Monday 27 January 2014

Fitted Mesh testing and production & Biting my tongue

Looking back in a week in hell

If you were reading the blog last week, you will have noticed my outspoken and quite upset comments about everyone favourite company.
The issues are now resolved finally and I am back (I hope) to business as usual, however you will have noticed that my comments have disappeared.

I did write up a pretty scathing assessment of the situation last week when it was concluded, and needless to say what I was saying wasnt wrong and was very justified.
However it occurred to me shortly after publishing that final assessment that here was a company that had no issue with denying payments to their customers without warning.
The old saying "Dont bite the hand that feeds you" comes to mind - quite literately.

All I can say is fear got the better of me and that is enough. I will bite my tongue.


Fitted Mesh - moving to the next level.

Having to recover from last week hasnt been easy for me as I did end up so stressed I got physically ill. So, on Saturday I thought I would do some tinkering that ended up getting vastly out of control.

Going back to my earlier work, I took one of my prey boots, and did a quick productionised experiment to see if I could get this to behave, and needless to say, that first experiment came out very well really. The boot looked exactly as it should do in world, textured and operated the same as rigged mesh, but it did work well with the soft deformers too.

So I decided to go to the next stage which was full on shape testing to see where the limits were.
I found out, with boots at least, was there were three problem areas.
The first one seems to be a well known bug over the ankle - the joint seems to misbehave.
The second was the knee angle - this slider only seems to move the leg itself left and right which effectively means knee angle is useless.
The final one is bodyfat. It seems bodyfat uses some odd deformers. The outer leg remain fine, however there is quite a heavy (no pun) deformation on the inner leg that the Collision skeleton doesnt like so you get a clip through overhang.

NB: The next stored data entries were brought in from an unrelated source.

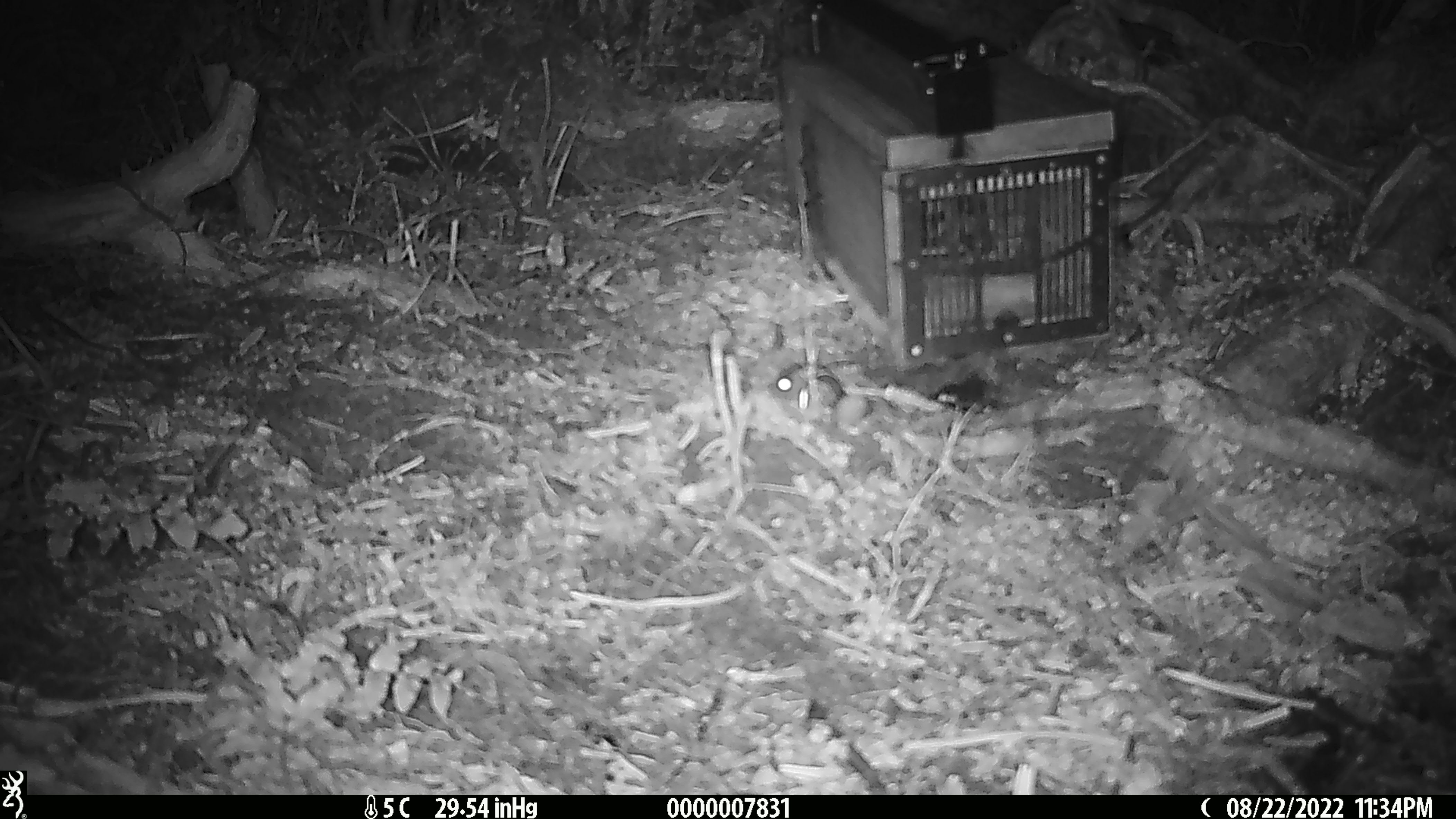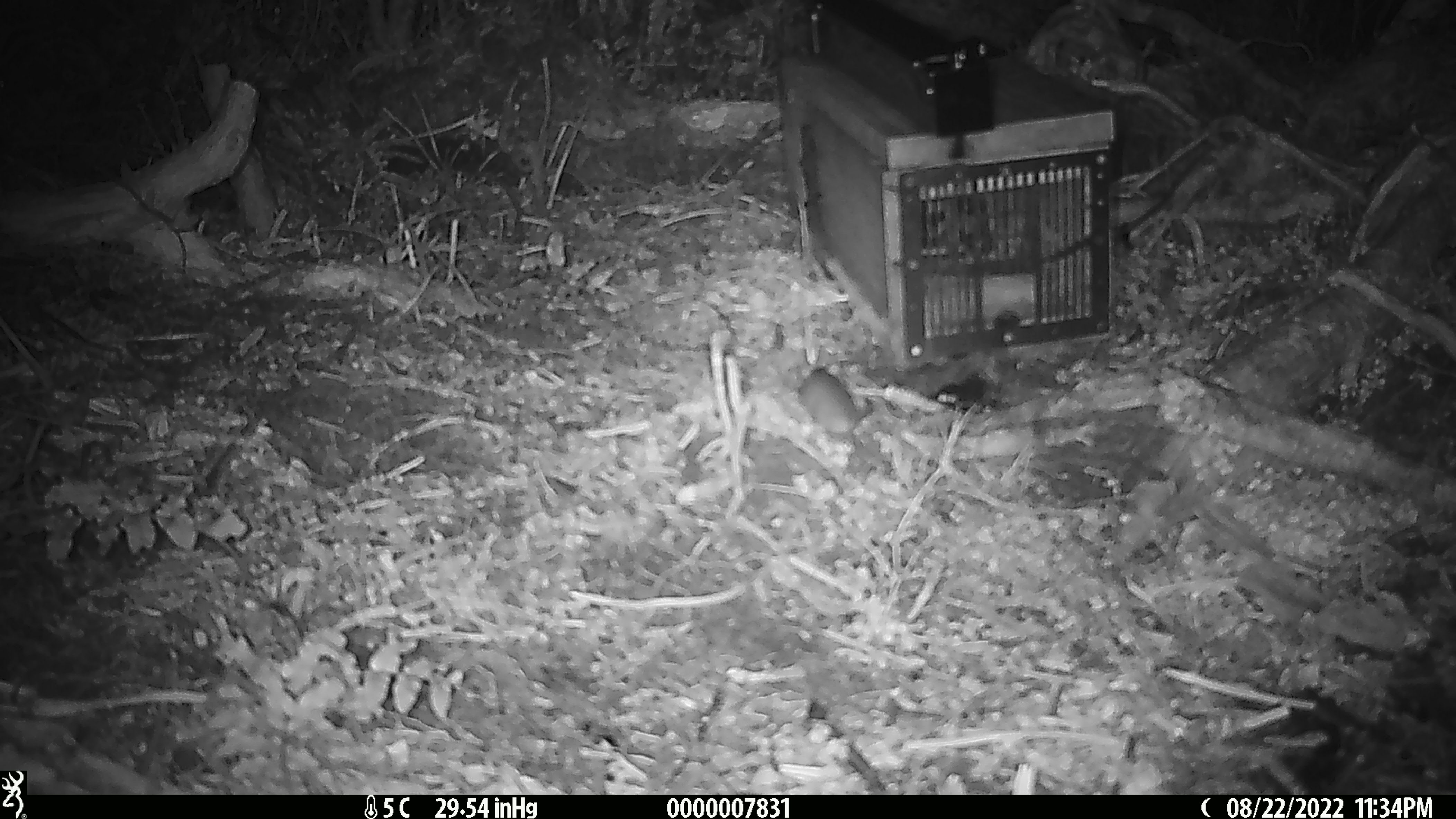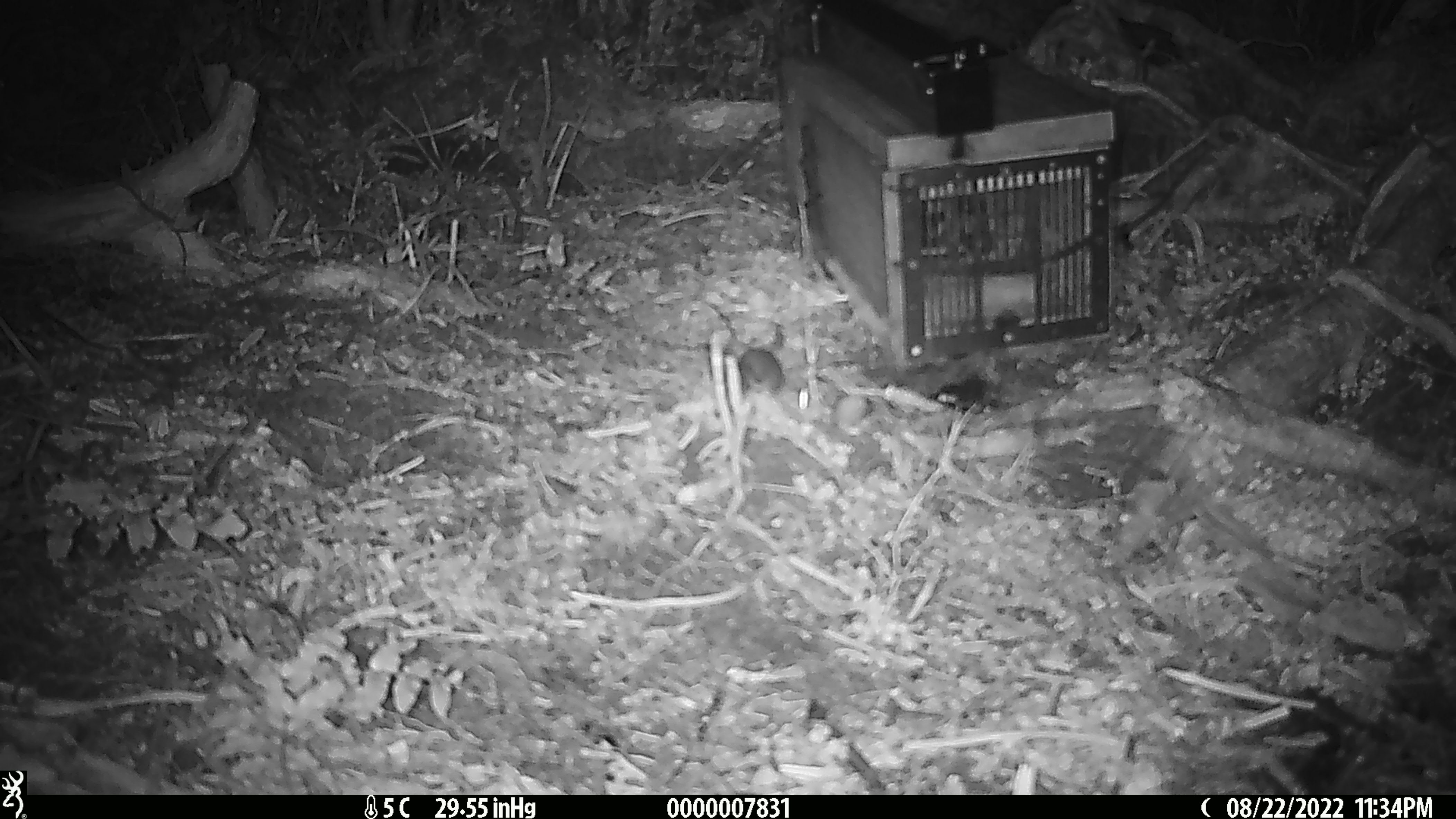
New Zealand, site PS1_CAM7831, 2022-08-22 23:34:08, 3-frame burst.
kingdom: Animalia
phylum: Chordata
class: Mammalia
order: Rodentia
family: Muridae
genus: Mus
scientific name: Mus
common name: mouse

So first genuine look at Fitted Mesh shows that it cures many of the major issues that were absent in Rigged Mesh however it is still an imperfect system.
However from my understanding of things it never could be perfect.
With the SL avatar, its been set up with deformers. These are physical groups of vertices that are programmed to behave in a certain way. This is a very accurate way of getting things to behave right.
Fitted Mesh though uses the collision skeleton. This actually has zero affect on how the SL avatar does its business on deformers. There is no link between the collision skeleton and the deformers.
The purpose of the collisions skeleton is from my understanding, physics. Take away the avatar, the collision skeletons purpose is to stop you walking through walls or falling through the floor.
That all said, while the body deformers are not directly linked to the collisions skeleton, the sliders that operate the deformers are linked to the collision skeleton.
Its a way of recalculating the mass of the avatar so it can judge if your body size is equal to the that of the body mass on the collision skeleton.

How it does this is almost like spheres of influence. There is a mass balloon inside each collision joint. You go from 50 to 100 on the slider, the balloon inflates.
By rigging the mesh to the collision skeleton, you effectively can inherit the properties of the balloon, so if you are looking at the upper leg, it will inherit the properties of the parent bone, therefore offering the same properties you get on rigged mesh, but will then include the mass balloon too, therefore the sliders will work there too.
However that makes the assumption that the deformers behave in the same way as the balloon does.
For muscles its pretty accurate, but for bodyfat, its not as the deformers alter themselves in a different way.

There... my probably inaccurate overview of Fitted mesh and hopefully showing that while a vast improvement, the system is still imperfect.

I did say though my tinkering as always got out of control.
The reason for that is, I now have a full set of production model Prey boots in world. Literately the whole line and the extras have been built, rigged and fully assembled.
The only issue that really affected the boots would have been the ankle joint, however Prey has even on rigged mesh, had a fixed ankle so that instantly cures the ankle as there isnt one.
At the moment, I am testing them but in a lovely way, I could release these tomorrow without even having to wait for the official Fitted Mesh release.
Why?
Well, this is the secondary quirk of Fitted Mesh. While the Fitted Mesh project is still in beta, the collision skeleton isnt new. In fact its always been there right from the start.
Prey boots dont use any of the new bones being introduced in the Fitted Mesh project, therefore, I am wearing the boots right now using an older viewer without fitted mesh and they look, behave and work perfectly.

I have found a few little bugs I didnt spot, which will require some minor reworking, but overall, I am very happy with how these have turned out. With some in world beta testing time, I think by the weekend I could have the Version 4 Prey boots in store and released.

Sadly though I will have to wait to do more work as above the thight, you will need to have the full fitted mesh viewer enabled and how long thats going to take is a different story.